LGBTQ resource centers for Utah on hold due to funding issues
Nov 14, 2022, 10:32 PM | Updated: Nov 15, 2022, 5:42 am
PROVO, Utah — A Utah nonprofit dedicated to helping LGBTQ youth is becoming another victim of tough economic times.
For almost six years, Encircle has helped nearly 60,000 LGBTQ teens with three centers across the state.

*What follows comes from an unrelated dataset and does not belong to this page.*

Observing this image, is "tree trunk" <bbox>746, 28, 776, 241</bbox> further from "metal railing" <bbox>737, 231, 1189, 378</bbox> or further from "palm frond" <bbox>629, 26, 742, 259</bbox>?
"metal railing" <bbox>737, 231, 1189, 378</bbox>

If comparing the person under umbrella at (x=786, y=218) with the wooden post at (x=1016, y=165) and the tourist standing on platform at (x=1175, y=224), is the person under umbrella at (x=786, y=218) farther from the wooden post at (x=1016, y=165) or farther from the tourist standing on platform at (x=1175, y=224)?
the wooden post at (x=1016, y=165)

Stephenie Larsen is the founder and CEO of Encircle. She opened the first center in Provo on Valentine’s Day in 2017. She said the center was immediately full of teens and families looking for resources. So, it was a no-brainer to open two more centers — one in Salt Lake City and another in St. George.
The centers are expensive to run, with highly skilled social workers and therapists, along with staff members. The company is a 501c(3) that is donor funded.
A year and a half ago, with the help of Imagine Dragons and the LOVELOUD Foundation, Larsen raised $8 million to build eight new centers. But rising costs of construction combined with inflation have made it impossible to finish two that are currently under construction — one in Ogden and another in Logan.
In addition, Larsen said she made the tough decision to cut her team by 27%.
The decisions have been brutal for Larsen, especially after families have been able to utilize the resources Encircle has available.
Last year, Encircle helped 80% more teens than the year before, so to push pause on projects already in the works is tough.
“I think there is a misunderstanding that Encircle is well funded,” Larsen said. “But this is not an inexpensive project to do.”
The nonprofit gets $200,000 in state money every year, which helps, but Larsen said hiring highly trained social workers and therapists is always going to cost a lot.
A new location in Heber City will open next month, but that will be the last new Encircle for the foreseeable future.